Acute pancreatitis and chronic pancreatitis can be linked, as when recurrent inflammatory events progress to chronic disease. The absence of circulating enzymes in chronic pancreatitis is thought to reflect the atrophy of enzyme-producing acinar cells, due to persistent inflammation and fibrosis, rather than a fundamental difference in the etiology of the two conditions. Indeed, digestive enzyme activity is likely to be central to pancreatitis, as almost all mutations that increase the risk for pancreatitis occur in genes encoding acinar digestive enzymes or their inhibitors (13). The predominant paradigm for pancreatitis is that these enzymes, particularly trypsin, become inappropriately active within the acinar cells themselves or in their immediate microenvironment, leading to autodigestion, necrosis and inflammation. This paradigm is supported by numerous animal models, although recent findings have somewhat complicated this picture. In particular, genetic knockout of the mouse Trypsinogen-7 gene, encoding the major trypsin enzyme of mice, reduces pancreatitis-associated necrosis but does not prevent inflammation (14). Clinically, efforts to treat pancreatitis with inhibitors of trypsin and other acinar proteases have been ineffective (15). These and other findings have led to an increasing appreciation of the role of acinar cell endoplasmic reticulum (ER) stress as a trigger for pancreatitis, in parallel with protease activation (16). Further clinical and animal model studies will be required to determine the precise contribution of these factors to pancreatitis severity.
One reason that animal models have been central to pancreatitis research for more than a century is that the events underlying the human pathology are inaccessible to direct observation. This problem applies, for example, to regeneration itself: Although it is generally assumed that the human pancreas regenerates from mild pancreatitis, concomitant with resolution of pain and other symptoms, direct evidence of regeneration has never been provided. Surgery for pancreatitis is relatively rare and is limited to removing damaged portions of the organ in cases of necrotizing acute or chronic disease. In other words, inferences regarding regeneration must be made from surgically resected organs that were, themselves, unable to regenerate. Damaged human pancreata do exhibit increased proliferation of residual acinar tissue, as well as histological changes consistent with ongoing regeneration. But such pancreata also display rampant fibrosis, leukocyte infiltration and epithelial structures variously termed “acinar-ductal metaplasia” (ADM) or “tubular complexes,” which may represent acinar cells that have dedifferentiated in response to chronic inflammation (17–21) (Figure 1). Efforts to determine the origin of ADM, and to decipher the signals that drive loss and regeneration of acinar tissue after injury, have relied on experimental animal models.

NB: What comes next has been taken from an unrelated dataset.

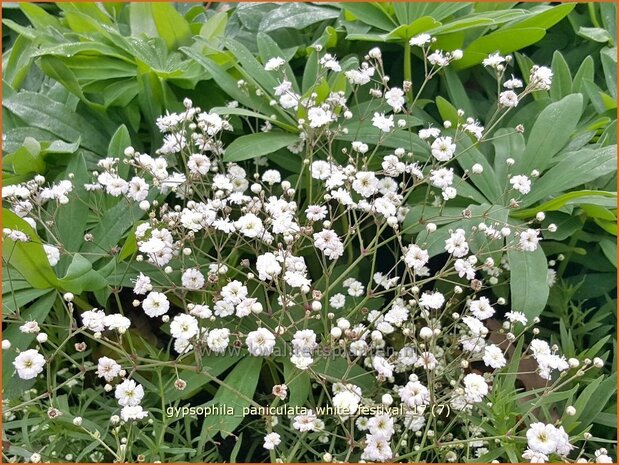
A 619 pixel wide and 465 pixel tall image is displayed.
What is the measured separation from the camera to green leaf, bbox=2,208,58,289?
4.32 feet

Figure 1. The normal and injured pancreas.
(A) Schematic diagram of an acinar unit, indicating acinar cells (AC) with apically-localized zymogen granules (ZG), centroacinar cells (CAC) and duct cells (DC), and quiescent pancreatic stellate cell (psc). (B) Hematoxylin-and-eosin (H&E) stained section of a normal human pancreas, with an exemplary acinar structure outlined with dotted line. (C–D) H&E stained sections of human chronic pancreatitis specimens of varying severity, indicating fibrosis (FI) as well as examples of putative acinar-ductal metaplasia (ADM).
Multiple models of pancreatic injury and regeneration exist, and their benefits and drawbacks have been reviewed extensively (22). Simply put, no single model encompasses all features of human pancreatitis, including fibrosis, exocrine insufficiency and association with alcohol intake, nor is any one of these features perfectly reproduced in an animal. The choice of approach depends on the question of interest, but is also dictated by what is feasible and convenient in a given model organism. As investigators increasingly resort to genetically-modified mice, the injury model of choice has become caerulein-induced pancreatitis (23). Caerulein is an analogue of cholecystokinin (CCK), which directly stimulates acinar enzyme production and secretion in rodents. When administered at supra-physiologic levels, caerulein promotes excessive digestive enzyme production, ultimately leading to the improper activation of these zymogens within the cell by lysosomal cathepsin-B (24, 25). A significant fraction of pancreatic injury can be attributed to cathepsin B-mediated production of activated trypsin, although as described above, ER stress due to digestive enzyme overexpression/misfolding can induce inflammation independently of trypsin activity, most likely by inducing NFκB-dependent cytokine synthesis (16, 26). The result, after a 1–2 day course of caerulein injection, is widespread acinar cell apoptosis and necrosis, followed by transient ADM in which acinar cells downregulate digestive enzymes and upregulate normally duct-specific proteins such as the intermediate filament cytokeratin-19 (CK19) and the TF SOX9 (27–31) (Figure 2). The endocrine pancreas is entirely spared during this process. Within 1–2 weeks, similar to what occurs in human acute pancreatitis, nearly all aspects of pancreatic morphology, differentiation and function return to normal in wild-type mice. The simplicity of this experimental system has facilitated numerous insights into the cellular and molecular mechanisms of exocrine pancreas regeneration and repair.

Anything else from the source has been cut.